Nella famiglia del fu padrino non sembrerebbe esserci nessuno con abbastanza carisma per mantenere il dominio sul territorio. I soldi da soli, stavolta, non basterebbero.  

Nome che scotta

Marco Grimaldi è un nome che scotta: di lui parlano Giuseppe Laudani e Alfredo Palio.  Dai racconti dei due pentiti è emerso che Grimaldi, nei primi anni del 2000, già uomo di fiducia del clan La Rocca, insoddisfatto del suo ruolo interno alla famiglia di Caltagirone, avrebbe trovato nei Laudani la sponda per tentare di disarcionare Gianfranco La Rocca, figlio di Francesco La Rocca, dal ruolo acquisito per lignaggio e non per meriti sul campo. 

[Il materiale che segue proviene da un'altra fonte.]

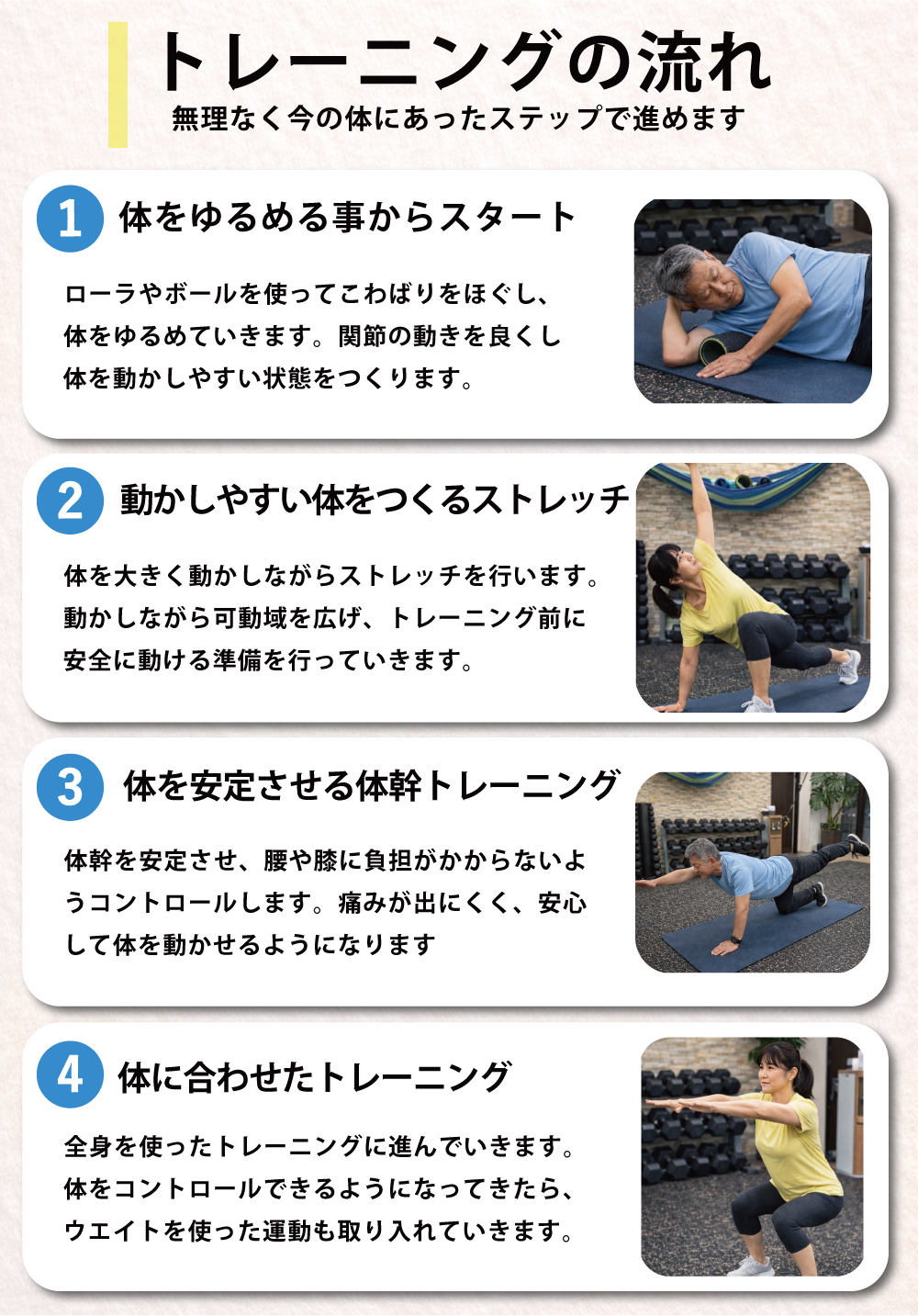 トレーニングの流れ
無理なく今の体にあったステップで進めます

1 体をゆるめる事からスタート

ローラやボールを使ってこわばりをほぐし、体をゆるめていきます。関節の動きを良くし体を動かしやすい状態をつくります。

2 動かしやすい体をつくるストレッチ

体を大きく動かしながらストレッチを行います。動かしながら可動域を広げ、トレーニング前に安全に動ける準備を行っていきます。

3 体を安定させる体幹トレーニング

体幹を安定させ、腰や膝に負担がかからないようコントロールします。痛みが出にくく、安心して体を動かせるようになります

4 体に合わせたトレーニング

全身を使ったトレーニングに進んでいきます。体をコントロールできるようになってきたら、ウエイトを使った運動も取り入れていきます。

I pentiti raccontano come a Caltagirone si sarebbe dovuta insediare una cellula dei Laudani, con Marco Grimaldi come referente. Sempre secondo le parole dei collaboratori di giustizia a Caltagirone sarebbero giunti uomini armati di calibro 38, pistole automatiche e fucili calibro 12. “Petit cadeau” per suggellare il neonato accordo che avrebbe permesso ai Laudani di entrare a Caltagirone. 

Il golpe fallito, Matteo Messina Denaro e l’operazione Viceré

Grimaldi viene raggiunto a sorpresa a casa, dopo l’incendio doloso di alcuni mezzi della nettezza urbana da un uomo che fa “tremare” le certezze dei Laudani. L’uomo, elegante, di classe, che sa parlare bene, sarebbe il referente di Matteo Messina Denaro a Caltagirone. Gli intenti criminali dei Laudani vengono, nel frattempo, stoppati dall’Operazione Viceré che disarticola dalle fondamenta il clan, fra gli arrestati anche Marco Grimaldi.

Potrebbe dunque essere stato direttamente Matteo Messina Denaro a quietare gli animi sul territorio se, come affermato da altro pentito, fu lo stesso a parlare telefonicamente con Gianfranco La Rocca, attraverso un telefono “invisibile” della compagnia britannica Vertu, per definire il pagamento della percentuale di una tangente ottenuta da quest’ultimo sui lavori della Licodia Eubea – Libertinia. Troppo rumore avrebbe potuto far saltare importanti affari.